**EXERCISE OBJECTIVE**
Rewrite the lines below as a Markdown table with the columns "No." and "Line", starting with the line containing "Is the cat's" and continuing through the last line of the records. Number each row and leave out blank lines.

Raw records
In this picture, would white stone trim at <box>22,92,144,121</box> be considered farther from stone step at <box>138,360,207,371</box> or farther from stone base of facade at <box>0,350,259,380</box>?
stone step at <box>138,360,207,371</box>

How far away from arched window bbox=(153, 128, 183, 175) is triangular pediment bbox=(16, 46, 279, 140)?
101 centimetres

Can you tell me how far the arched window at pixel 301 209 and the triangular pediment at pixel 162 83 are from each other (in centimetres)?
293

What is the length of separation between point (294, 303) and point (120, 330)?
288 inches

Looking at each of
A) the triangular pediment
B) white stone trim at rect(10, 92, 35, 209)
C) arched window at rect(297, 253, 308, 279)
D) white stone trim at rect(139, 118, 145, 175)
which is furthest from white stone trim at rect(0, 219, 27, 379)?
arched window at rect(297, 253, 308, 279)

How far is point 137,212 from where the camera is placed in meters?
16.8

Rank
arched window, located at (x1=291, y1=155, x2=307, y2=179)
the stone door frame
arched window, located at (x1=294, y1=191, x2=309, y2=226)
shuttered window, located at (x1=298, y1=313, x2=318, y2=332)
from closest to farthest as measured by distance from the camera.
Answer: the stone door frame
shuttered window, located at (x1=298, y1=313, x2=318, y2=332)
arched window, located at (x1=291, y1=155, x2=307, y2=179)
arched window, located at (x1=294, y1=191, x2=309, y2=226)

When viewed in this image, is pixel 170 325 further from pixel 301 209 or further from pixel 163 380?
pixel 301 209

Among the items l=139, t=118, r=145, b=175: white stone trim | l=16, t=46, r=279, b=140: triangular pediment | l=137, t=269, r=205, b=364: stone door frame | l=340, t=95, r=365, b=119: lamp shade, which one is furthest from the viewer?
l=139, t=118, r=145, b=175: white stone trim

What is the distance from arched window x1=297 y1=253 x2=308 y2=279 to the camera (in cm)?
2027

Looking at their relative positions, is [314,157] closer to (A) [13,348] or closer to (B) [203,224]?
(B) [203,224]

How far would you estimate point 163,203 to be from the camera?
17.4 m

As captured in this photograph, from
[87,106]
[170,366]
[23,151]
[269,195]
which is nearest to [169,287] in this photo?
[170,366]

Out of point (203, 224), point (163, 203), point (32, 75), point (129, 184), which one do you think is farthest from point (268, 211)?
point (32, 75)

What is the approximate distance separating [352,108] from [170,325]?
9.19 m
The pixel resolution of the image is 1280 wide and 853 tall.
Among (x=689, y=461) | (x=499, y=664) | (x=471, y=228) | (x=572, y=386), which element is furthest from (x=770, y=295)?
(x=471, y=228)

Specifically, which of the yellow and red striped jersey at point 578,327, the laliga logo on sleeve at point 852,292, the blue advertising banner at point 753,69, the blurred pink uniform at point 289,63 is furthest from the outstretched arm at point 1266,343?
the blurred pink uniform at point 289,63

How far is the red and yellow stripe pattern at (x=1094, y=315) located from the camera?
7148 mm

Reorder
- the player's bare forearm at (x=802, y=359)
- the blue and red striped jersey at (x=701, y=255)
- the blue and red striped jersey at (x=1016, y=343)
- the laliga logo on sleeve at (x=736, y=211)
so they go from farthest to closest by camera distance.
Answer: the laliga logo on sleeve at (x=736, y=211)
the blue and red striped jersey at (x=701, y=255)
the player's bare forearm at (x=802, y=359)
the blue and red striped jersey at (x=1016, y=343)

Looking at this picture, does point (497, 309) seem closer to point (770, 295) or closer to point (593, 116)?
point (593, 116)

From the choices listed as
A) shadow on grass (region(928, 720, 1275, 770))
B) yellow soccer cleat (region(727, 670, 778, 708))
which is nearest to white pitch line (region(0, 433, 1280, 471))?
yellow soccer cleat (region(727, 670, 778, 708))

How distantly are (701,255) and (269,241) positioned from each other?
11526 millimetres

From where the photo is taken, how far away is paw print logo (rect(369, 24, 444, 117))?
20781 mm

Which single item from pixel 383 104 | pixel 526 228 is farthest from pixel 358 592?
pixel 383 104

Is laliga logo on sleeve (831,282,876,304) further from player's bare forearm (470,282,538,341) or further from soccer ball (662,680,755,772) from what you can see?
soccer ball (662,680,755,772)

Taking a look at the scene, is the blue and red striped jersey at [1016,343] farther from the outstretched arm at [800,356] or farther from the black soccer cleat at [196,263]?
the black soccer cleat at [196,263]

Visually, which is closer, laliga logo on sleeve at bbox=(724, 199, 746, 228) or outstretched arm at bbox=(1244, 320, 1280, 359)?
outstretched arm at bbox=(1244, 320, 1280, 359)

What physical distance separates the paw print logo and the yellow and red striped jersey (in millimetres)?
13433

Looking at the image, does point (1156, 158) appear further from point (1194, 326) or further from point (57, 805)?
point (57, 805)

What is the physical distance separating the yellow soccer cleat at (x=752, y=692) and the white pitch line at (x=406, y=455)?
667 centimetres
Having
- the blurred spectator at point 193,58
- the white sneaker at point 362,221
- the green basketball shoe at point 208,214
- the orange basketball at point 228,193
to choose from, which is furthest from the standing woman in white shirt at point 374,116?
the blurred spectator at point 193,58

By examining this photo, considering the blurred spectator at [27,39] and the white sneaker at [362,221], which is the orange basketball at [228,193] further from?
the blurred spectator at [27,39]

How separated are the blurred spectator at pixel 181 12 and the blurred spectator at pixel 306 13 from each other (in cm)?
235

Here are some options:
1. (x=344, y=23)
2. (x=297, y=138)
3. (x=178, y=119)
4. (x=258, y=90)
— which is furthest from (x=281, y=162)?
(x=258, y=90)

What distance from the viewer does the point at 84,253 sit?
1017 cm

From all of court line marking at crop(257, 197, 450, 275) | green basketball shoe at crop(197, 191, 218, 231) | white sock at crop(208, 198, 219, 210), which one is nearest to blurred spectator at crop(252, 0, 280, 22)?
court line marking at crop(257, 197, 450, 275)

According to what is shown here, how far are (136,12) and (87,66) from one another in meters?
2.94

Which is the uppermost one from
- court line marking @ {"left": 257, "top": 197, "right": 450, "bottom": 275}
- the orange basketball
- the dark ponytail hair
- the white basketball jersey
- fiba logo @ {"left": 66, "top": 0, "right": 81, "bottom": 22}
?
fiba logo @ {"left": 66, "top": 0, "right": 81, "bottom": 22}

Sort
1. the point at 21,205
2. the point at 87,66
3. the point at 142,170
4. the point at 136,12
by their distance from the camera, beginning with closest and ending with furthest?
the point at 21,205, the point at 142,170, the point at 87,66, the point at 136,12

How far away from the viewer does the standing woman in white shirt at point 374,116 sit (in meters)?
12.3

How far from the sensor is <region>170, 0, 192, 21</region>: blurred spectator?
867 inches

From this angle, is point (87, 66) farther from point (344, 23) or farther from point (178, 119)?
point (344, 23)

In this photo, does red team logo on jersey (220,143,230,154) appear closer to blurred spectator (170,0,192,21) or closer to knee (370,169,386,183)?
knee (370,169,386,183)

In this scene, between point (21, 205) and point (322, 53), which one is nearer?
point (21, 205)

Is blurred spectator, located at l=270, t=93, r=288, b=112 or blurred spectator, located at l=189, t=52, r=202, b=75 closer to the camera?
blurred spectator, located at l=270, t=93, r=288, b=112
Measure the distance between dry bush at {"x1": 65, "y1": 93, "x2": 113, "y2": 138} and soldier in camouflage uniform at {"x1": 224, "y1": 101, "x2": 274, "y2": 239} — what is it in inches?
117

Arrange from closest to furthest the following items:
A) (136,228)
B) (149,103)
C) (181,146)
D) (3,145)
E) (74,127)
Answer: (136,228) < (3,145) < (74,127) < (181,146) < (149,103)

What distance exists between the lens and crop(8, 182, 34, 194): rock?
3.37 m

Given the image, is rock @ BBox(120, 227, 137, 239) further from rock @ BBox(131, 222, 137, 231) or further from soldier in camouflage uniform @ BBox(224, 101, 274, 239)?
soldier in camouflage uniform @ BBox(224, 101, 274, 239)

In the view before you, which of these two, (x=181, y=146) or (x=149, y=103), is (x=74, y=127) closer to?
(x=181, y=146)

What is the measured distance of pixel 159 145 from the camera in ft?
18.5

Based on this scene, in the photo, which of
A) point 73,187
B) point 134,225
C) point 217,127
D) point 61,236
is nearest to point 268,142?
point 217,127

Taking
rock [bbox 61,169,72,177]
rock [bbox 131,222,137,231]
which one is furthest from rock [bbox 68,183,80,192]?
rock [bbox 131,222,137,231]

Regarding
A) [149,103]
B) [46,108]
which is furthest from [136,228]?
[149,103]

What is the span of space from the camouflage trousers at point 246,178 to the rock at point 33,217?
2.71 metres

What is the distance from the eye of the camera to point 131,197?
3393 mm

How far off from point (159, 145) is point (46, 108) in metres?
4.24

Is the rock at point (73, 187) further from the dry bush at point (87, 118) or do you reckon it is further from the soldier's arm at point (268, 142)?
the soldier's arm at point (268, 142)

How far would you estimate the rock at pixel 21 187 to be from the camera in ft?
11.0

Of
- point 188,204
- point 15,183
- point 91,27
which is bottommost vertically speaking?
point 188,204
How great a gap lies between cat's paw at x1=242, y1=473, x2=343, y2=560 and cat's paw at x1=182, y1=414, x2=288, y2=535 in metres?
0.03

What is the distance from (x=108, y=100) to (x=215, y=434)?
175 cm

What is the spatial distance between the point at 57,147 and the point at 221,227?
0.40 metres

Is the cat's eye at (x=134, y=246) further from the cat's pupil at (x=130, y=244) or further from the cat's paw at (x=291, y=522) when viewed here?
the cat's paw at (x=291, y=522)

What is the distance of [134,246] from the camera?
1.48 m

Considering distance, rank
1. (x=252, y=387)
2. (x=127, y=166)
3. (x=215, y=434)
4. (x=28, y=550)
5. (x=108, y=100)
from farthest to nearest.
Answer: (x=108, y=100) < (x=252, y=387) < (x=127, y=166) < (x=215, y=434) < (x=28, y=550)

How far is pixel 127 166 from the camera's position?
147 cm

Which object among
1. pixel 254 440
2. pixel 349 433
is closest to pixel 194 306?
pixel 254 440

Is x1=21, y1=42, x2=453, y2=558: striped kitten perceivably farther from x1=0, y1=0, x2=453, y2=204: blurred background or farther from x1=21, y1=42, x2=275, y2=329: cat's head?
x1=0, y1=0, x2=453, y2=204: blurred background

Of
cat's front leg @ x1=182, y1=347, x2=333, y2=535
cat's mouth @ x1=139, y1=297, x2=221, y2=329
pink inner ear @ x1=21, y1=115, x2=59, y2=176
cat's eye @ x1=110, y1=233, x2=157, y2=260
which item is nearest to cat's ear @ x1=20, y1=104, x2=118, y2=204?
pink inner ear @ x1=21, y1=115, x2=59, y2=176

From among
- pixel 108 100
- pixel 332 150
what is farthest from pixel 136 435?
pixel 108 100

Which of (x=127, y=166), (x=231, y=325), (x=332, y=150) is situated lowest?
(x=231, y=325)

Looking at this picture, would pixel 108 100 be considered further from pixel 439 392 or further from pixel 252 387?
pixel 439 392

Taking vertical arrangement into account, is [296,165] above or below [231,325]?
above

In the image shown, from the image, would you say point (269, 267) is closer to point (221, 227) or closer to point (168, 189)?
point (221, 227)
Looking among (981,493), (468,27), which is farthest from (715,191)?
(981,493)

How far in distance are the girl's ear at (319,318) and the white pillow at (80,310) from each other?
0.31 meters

**EXERCISE RESULT**
| No. | Line |
|---|---|
| 1 | Is the cat's eye at (x=134, y=246) further from the cat's pupil at (x=130, y=244) or further from the cat's paw at (x=291, y=522) when viewed here? |
| 2 | the cat's paw at (x=291, y=522) |
| 3 | What is the distance of [134,246] from the camera? |
| 4 | 1.48 m |
| 5 | Considering distance, rank |
| 6 | 1. (x=252, y=387) |
| 7 | 2. (x=127, y=166) |
| 8 | 3. (x=215, y=434) |
| 9 | 4. (x=28, y=550) |
| 10 | 5. (x=108, y=100) |
| 11 | from farthest to nearest. |
| 12 | Answer: (x=108, y=100) < (x=252, y=387) < (x=127, y=166) < (x=215, y=434) < (x=28, y=550) |
| 13 | How far is pixel 127 166 from the camera's position? |
| 14 | 147 cm |
| 15 | Which object among |
| 16 | 1. pixel 254 440 |
| 17 | 2. pixel 349 433 |
| 18 | is closest to pixel 194 306? |
| 19 | pixel 254 440 |
| 20 | Is x1=21, y1=42, x2=453, y2=558: striped kitten perceivably farther from x1=0, y1=0, x2=453, y2=204: blurred background or farther from x1=21, y1=42, x2=275, y2=329: cat's head? |
| 21 | x1=0, y1=0, x2=453, y2=204: blurred background |
| 22 | Of |
| 23 | cat's front leg @ x1=182, y1=347, x2=333, y2=535 |
| 24 | cat's mouth @ x1=139, y1=297, x2=221, y2=329 |
| 25 | pink inner ear @ x1=21, y1=115, x2=59, y2=176 |
| 26 | cat's eye @ x1=110, y1=233, x2=157, y2=260 |
| 27 | which item is nearest to cat's ear @ x1=20, y1=104, x2=118, y2=204? |
| 28 | pink inner ear @ x1=21, y1=115, x2=59, y2=176 |
| 29 | From among |
| 30 | - pixel 108 100 |
| 31 | - pixel 332 150 |
| 32 | what is farthest from pixel 136 435? |
| 33 | pixel 108 100 |
| 34 | Which of (x=127, y=166), (x=231, y=325), (x=332, y=150) is situated lowest? |
| 35 | (x=231, y=325) |
| 36 | Looking at this picture, would pixel 108 100 be considered further from pixel 439 392 or further from pixel 252 387? |
| 37 | pixel 439 392 |
| 38 | Taking vertical arrangement into account, is [296,165] above or below [231,325]? |
| 39 | above |
| 40 | In the image shown, from the image, would you say point (269, 267) is closer to point (221, 227) or closer to point (168, 189)? |
| 41 | point (221, 227) |
| 42 | Looking among (981,493), (468,27), which is farthest from (715,191)? |
| 43 | (981,493) |
| 44 | How far in distance are the girl's ear at (319,318) and the white pillow at (80,310) from each other? |
| 45 | 0.31 meters |